Be sure to check out Dave Ramsey's

What the Credit Card Companies Don't Want You To Know

 

 

This type of debt carries what is known in the financial industry as Revolving Debt.   According to LendingTree.com, "revolving debt consists of open-ended accounts, usually with variable interest rates, pre-determined credit limits, and payments that are calculated as a percentage of the unpaid balance".  

 

Unlike a regular automobile loan or most mortgages where the interest is usually fixed and the monthly payments remain the same, credit cards can fluctuate its rates.  One month your rate may be 12% but the following month it may be 12% + market rate (3.25%).  

 

This is one reason why credit cards can be dangerous.  

 

The other reason is the minimum payment due.  As rates increase, so may the monthly minimum amount each month.  One month your minimum payment could reflect $200 while the next month you may $400!   

 

When you are budgeting your finances, it can be very difficult to forecast this payment.  If you under forecast, it will offset another item from within your budget.  This is why I highly encourage my readers to get mentally strong and recognize that your debt should be paid off as fast as possible.  

 

You may be thinking to yourself now..."I received a 0% interest for 12 months in the mail.  Do I take the offer?"  I think it is something to consider if you understand that opening a new credit account will lower your credit score potentially by a few points in the first few months.  Also, you must be disciplined enough not to use the available credit from the card you transferred the balance over to the new card.  

 

A very common mistake that households make when receiving such offers is once a credit balance with a high-interest rate is transferred to a zero percent introductory rate card, they "perceive" available credit as an opportunity to spend more on the old card.  Don't do this!  It defeats the point of the transfer and now instead of having one monthly payment, you will have two payments.  

 

This is why credit cards can be dangerous.  

 

 

Other types of credit may be used to purchase a home or an automobile.  It is highly encouraged that if you are mortgaging a home, then strive for a 15-year fixed mortgage.  Most household budgets can't afford this so they turn towards a 30-year mortgage and almost always accept the point that they will pay twice as much for the house in that time frame.  

 

When it comes to auto loans, it is always best to avoid getting an auto loan but Simple Dollar has a resource available "Best Auto Loans for 2018" to help get you started so if you need to borrow, you can do it responsibly.
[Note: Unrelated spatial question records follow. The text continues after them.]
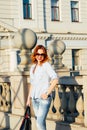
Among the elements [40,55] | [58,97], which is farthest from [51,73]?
[58,97]

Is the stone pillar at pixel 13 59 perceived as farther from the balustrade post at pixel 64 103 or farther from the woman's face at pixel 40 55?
the woman's face at pixel 40 55

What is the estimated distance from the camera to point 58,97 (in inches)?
341

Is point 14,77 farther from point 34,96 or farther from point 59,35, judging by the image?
point 59,35

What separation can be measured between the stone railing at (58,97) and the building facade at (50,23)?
21.5 meters

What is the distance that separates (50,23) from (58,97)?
26219 millimetres

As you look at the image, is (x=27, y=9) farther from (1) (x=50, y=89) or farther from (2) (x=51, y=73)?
(1) (x=50, y=89)

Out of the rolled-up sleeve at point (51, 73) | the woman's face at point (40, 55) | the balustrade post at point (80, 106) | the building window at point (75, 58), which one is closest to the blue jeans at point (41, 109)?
the rolled-up sleeve at point (51, 73)

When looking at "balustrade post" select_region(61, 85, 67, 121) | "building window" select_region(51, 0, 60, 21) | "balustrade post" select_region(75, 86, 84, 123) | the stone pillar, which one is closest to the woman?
"balustrade post" select_region(75, 86, 84, 123)

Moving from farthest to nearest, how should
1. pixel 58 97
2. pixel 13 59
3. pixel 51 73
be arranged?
pixel 13 59 < pixel 58 97 < pixel 51 73

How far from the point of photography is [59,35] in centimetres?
3481

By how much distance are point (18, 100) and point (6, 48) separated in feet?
77.5

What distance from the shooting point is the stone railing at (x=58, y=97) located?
7812 mm

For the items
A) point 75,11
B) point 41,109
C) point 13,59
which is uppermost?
point 75,11

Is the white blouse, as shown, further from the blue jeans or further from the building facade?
the building facade
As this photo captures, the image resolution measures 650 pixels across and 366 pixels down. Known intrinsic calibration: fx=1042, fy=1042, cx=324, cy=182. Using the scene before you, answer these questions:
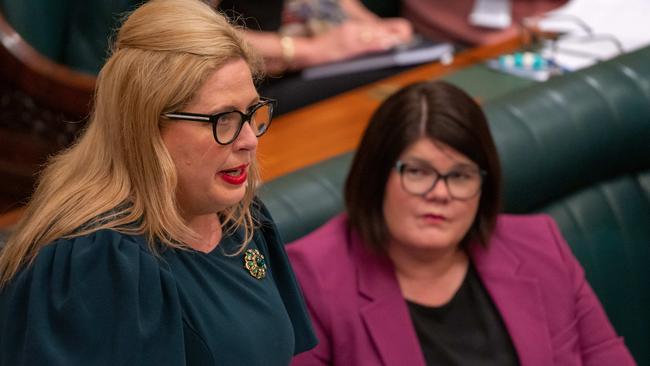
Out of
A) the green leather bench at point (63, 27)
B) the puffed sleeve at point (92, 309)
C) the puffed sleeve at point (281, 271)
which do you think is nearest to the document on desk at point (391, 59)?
the green leather bench at point (63, 27)

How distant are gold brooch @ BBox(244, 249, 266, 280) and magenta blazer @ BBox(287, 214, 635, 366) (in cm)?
48

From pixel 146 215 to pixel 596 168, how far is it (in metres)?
1.57

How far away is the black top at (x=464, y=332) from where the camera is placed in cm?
187

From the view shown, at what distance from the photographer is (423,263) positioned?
1913mm

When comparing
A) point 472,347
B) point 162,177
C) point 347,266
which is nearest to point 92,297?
point 162,177

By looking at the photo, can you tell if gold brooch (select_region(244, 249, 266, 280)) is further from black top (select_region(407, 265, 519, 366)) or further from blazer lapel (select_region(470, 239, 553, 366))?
blazer lapel (select_region(470, 239, 553, 366))

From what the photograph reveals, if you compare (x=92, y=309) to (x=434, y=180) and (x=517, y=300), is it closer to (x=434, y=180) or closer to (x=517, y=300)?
(x=434, y=180)

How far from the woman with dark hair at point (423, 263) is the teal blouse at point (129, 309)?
560 millimetres

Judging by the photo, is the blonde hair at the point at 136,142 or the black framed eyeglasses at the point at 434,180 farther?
the black framed eyeglasses at the point at 434,180

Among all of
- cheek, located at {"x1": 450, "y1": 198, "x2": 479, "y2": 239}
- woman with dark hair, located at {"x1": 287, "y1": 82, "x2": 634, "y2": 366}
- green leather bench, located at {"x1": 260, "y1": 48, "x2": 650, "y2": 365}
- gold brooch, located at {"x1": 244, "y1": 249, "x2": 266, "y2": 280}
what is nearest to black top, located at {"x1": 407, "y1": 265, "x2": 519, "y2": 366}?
woman with dark hair, located at {"x1": 287, "y1": 82, "x2": 634, "y2": 366}

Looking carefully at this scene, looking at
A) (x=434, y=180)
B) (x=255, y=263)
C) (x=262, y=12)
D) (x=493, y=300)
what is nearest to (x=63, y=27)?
(x=262, y=12)

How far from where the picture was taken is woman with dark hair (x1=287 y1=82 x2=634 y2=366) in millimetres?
1831

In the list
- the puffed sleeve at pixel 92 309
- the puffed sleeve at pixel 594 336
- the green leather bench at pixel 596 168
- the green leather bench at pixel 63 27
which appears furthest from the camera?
the green leather bench at pixel 63 27

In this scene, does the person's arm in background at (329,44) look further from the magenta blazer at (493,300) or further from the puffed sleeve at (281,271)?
the puffed sleeve at (281,271)
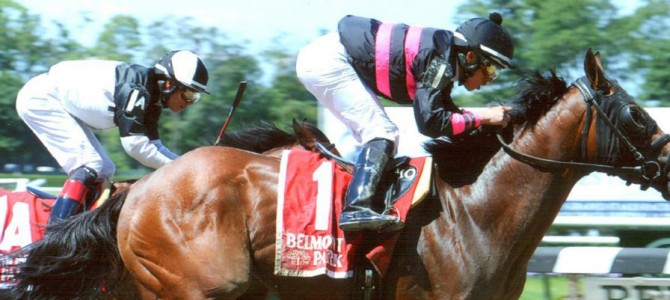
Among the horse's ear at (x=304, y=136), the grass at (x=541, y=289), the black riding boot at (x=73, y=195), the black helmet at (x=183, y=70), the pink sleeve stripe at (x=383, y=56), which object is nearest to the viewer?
the pink sleeve stripe at (x=383, y=56)

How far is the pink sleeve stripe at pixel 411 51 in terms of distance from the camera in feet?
16.3

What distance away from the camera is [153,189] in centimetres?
512

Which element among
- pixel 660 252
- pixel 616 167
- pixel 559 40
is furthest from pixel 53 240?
pixel 559 40

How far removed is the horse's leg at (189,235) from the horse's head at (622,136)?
1.82 m

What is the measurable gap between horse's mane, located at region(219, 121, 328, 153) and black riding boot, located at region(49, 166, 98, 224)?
827 millimetres

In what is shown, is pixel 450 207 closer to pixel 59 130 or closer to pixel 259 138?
pixel 259 138

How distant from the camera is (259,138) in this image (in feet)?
19.5

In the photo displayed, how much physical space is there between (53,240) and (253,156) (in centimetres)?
123

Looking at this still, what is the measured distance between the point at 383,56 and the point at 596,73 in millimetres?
1054

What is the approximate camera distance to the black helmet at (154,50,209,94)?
20.1ft

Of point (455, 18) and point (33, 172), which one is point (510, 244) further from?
point (455, 18)

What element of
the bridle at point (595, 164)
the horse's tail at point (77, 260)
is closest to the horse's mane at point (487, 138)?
the bridle at point (595, 164)

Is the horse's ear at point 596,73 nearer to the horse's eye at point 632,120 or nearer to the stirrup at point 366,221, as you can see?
the horse's eye at point 632,120

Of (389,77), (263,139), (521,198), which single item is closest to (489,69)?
(389,77)
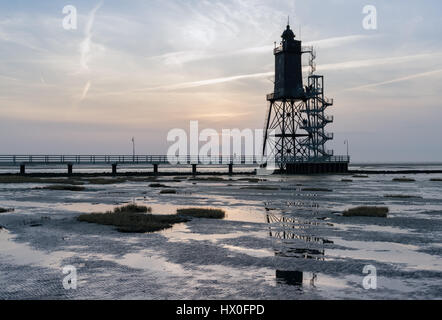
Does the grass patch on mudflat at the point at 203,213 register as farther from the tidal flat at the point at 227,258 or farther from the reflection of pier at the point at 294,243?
the reflection of pier at the point at 294,243

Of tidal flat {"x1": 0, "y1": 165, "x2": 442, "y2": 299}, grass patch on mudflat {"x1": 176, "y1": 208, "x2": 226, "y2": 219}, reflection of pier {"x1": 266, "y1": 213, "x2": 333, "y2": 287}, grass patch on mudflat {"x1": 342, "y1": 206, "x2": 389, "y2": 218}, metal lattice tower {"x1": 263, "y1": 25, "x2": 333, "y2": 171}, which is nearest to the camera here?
tidal flat {"x1": 0, "y1": 165, "x2": 442, "y2": 299}

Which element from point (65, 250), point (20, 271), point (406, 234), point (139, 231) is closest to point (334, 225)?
point (406, 234)

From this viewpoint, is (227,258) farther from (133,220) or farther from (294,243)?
(133,220)

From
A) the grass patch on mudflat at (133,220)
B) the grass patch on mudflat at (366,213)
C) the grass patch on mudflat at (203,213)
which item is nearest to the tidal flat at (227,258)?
the grass patch on mudflat at (133,220)

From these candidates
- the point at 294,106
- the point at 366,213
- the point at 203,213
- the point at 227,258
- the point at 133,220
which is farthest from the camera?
the point at 294,106

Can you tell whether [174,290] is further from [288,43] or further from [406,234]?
[288,43]

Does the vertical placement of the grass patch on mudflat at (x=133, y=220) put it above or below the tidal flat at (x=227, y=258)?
above

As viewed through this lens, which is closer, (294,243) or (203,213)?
(294,243)

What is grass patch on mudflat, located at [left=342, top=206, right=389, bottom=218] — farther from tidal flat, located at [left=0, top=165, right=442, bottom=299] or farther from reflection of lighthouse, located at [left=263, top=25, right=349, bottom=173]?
reflection of lighthouse, located at [left=263, top=25, right=349, bottom=173]

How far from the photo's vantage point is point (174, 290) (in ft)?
31.3

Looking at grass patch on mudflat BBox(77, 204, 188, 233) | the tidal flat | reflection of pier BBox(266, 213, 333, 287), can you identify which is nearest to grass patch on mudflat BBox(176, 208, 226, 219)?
the tidal flat

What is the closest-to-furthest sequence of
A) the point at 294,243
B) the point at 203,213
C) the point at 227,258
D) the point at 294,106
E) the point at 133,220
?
the point at 227,258 < the point at 294,243 < the point at 133,220 < the point at 203,213 < the point at 294,106

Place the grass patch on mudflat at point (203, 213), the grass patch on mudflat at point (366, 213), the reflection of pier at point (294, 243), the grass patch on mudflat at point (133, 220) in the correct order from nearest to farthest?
1. the reflection of pier at point (294, 243)
2. the grass patch on mudflat at point (133, 220)
3. the grass patch on mudflat at point (203, 213)
4. the grass patch on mudflat at point (366, 213)

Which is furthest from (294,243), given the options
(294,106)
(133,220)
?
(294,106)
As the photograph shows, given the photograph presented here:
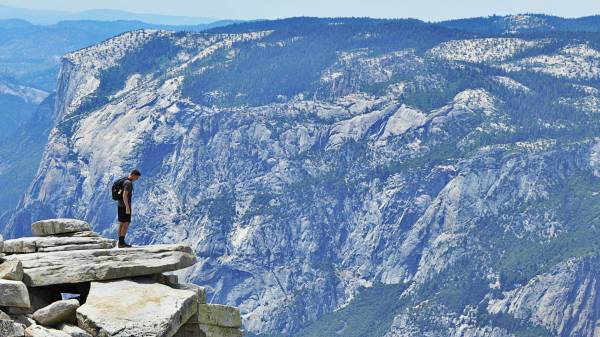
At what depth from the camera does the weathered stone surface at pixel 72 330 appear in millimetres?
83225

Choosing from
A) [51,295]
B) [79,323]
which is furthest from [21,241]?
[79,323]

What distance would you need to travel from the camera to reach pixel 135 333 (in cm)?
8225

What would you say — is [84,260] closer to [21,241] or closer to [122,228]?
[21,241]

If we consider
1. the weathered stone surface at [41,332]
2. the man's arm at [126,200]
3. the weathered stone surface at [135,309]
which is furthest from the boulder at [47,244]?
the weathered stone surface at [41,332]

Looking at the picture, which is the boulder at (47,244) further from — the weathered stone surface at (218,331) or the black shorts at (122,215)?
the weathered stone surface at (218,331)

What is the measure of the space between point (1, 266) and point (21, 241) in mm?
5982

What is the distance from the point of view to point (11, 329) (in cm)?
7856

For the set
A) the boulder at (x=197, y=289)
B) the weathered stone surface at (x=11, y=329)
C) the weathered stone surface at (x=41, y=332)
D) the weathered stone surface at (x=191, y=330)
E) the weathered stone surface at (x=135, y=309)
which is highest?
the weathered stone surface at (x=11, y=329)

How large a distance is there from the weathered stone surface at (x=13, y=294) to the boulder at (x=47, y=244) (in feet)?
29.1

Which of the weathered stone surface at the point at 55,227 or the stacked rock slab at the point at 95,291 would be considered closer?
the stacked rock slab at the point at 95,291

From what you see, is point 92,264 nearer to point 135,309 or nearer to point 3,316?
point 135,309

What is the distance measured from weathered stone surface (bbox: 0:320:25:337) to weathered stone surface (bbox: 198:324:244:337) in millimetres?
15391

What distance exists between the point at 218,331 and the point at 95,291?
10.3 metres

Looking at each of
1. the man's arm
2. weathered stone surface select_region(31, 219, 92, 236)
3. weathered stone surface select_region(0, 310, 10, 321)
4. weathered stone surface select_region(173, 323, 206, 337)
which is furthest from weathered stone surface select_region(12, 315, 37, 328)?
the man's arm
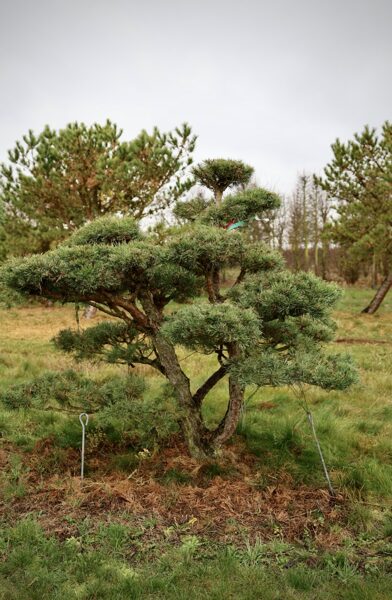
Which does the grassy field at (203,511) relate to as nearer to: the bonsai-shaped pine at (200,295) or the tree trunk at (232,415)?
→ the tree trunk at (232,415)

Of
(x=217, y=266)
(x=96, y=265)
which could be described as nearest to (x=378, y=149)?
(x=217, y=266)

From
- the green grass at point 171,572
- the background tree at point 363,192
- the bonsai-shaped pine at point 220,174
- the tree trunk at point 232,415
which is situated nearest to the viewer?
the green grass at point 171,572

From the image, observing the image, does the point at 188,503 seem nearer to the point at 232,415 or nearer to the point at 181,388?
the point at 232,415

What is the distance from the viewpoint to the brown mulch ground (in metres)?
3.72

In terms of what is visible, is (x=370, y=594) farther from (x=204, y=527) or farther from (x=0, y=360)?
(x=0, y=360)

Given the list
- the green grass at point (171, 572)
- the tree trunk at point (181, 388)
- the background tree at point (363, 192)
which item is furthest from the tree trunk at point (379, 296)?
the green grass at point (171, 572)

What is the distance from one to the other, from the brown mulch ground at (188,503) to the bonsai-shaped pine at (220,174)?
3.06 metres

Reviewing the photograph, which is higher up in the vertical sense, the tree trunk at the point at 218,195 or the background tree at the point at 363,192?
the background tree at the point at 363,192

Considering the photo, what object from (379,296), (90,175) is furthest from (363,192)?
(90,175)

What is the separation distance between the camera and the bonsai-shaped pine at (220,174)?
4.84m

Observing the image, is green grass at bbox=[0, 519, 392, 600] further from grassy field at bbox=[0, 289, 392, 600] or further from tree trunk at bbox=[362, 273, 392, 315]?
tree trunk at bbox=[362, 273, 392, 315]

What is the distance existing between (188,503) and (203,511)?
186 mm

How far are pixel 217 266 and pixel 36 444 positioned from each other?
311 centimetres

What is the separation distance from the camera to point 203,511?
3.94 metres
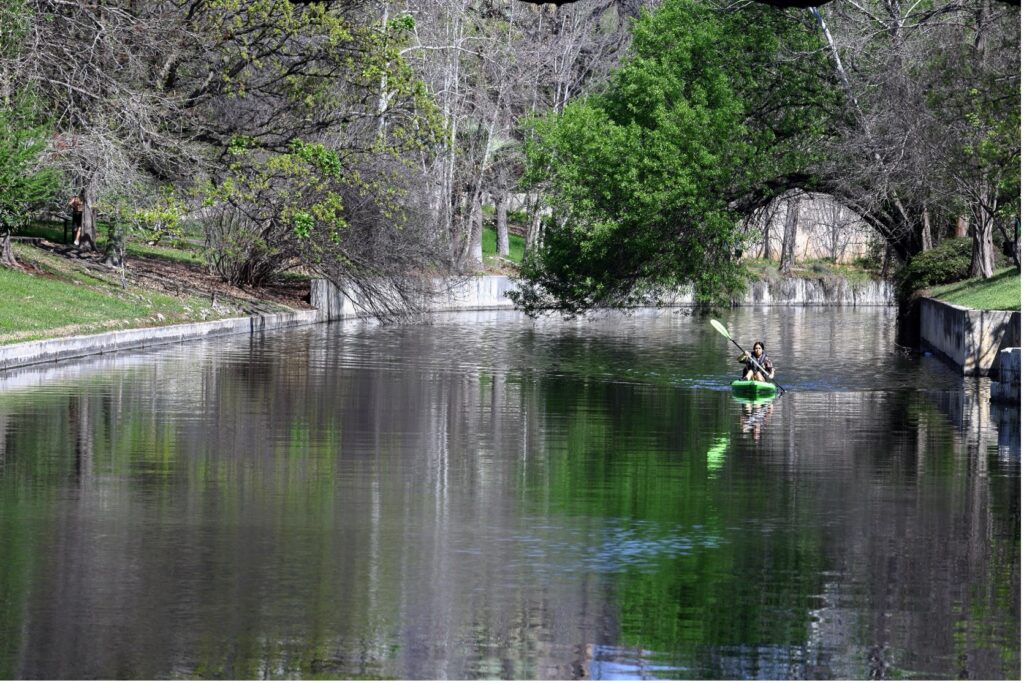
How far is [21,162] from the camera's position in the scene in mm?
38625

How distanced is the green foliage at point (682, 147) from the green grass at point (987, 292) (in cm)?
588

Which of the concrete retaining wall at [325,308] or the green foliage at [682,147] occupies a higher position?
the green foliage at [682,147]

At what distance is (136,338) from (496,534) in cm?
2720

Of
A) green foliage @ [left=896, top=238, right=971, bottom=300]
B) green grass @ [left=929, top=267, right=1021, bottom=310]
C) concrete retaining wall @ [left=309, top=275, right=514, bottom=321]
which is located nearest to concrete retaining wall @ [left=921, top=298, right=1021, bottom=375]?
green grass @ [left=929, top=267, right=1021, bottom=310]

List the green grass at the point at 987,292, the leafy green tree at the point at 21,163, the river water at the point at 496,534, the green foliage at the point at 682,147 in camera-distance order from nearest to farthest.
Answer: the river water at the point at 496,534 < the leafy green tree at the point at 21,163 < the green grass at the point at 987,292 < the green foliage at the point at 682,147

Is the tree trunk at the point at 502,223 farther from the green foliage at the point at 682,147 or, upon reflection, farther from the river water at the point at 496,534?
the river water at the point at 496,534

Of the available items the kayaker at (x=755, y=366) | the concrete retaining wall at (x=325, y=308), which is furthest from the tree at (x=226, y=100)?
the kayaker at (x=755, y=366)

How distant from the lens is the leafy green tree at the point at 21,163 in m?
38.2

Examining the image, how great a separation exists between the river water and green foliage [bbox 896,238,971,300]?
2476 centimetres

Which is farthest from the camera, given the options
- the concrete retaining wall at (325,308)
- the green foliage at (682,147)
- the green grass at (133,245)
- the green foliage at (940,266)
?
the green grass at (133,245)

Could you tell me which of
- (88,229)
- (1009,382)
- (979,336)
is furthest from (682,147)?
(88,229)

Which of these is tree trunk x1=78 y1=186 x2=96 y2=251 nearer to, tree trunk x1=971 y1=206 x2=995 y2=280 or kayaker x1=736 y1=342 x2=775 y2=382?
kayaker x1=736 y1=342 x2=775 y2=382

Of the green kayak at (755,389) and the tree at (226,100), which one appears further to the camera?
the tree at (226,100)

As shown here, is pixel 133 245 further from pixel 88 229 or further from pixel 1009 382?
pixel 1009 382
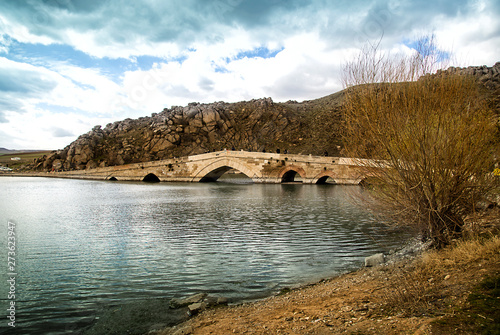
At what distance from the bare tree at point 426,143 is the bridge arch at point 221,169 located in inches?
1163

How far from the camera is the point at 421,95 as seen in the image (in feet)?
21.1

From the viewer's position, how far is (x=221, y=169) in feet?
134

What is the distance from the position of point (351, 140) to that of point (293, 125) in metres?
52.0

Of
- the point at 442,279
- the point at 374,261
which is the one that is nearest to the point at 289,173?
the point at 374,261

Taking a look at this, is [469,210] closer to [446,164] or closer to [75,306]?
[446,164]

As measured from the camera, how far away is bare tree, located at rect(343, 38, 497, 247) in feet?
20.0

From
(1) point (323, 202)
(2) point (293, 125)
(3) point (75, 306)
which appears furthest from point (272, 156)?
(3) point (75, 306)

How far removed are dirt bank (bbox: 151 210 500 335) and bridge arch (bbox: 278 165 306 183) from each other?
27980 millimetres

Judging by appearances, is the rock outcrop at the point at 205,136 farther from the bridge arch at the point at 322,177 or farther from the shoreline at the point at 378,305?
the shoreline at the point at 378,305

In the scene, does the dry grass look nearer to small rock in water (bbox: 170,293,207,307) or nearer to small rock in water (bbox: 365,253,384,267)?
small rock in water (bbox: 365,253,384,267)

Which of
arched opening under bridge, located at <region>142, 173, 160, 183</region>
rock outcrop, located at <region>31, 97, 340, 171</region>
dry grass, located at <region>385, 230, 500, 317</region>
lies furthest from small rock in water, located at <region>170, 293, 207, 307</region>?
rock outcrop, located at <region>31, 97, 340, 171</region>

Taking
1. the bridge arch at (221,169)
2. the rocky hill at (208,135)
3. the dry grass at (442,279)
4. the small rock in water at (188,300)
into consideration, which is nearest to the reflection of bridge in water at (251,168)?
the bridge arch at (221,169)

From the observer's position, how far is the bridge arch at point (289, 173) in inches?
1347

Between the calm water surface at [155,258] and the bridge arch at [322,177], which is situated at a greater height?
the bridge arch at [322,177]
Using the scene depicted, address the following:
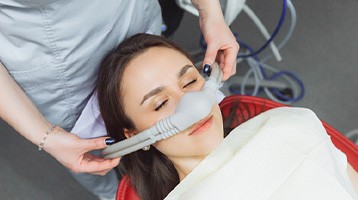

It all boils down to your self-discipline.  Continuous spending increases your lifestyle.  The trick is to find a balance and maintain your lifestyle for as long as possible. 


The theory is as more income comes your way, you are saving it for the future.  When you try to keep up with the Jones's, you outspend, overspend, and get into financial trouble.  Recognize that it is okay not to have everything and start to condition your mind differently to live more simple.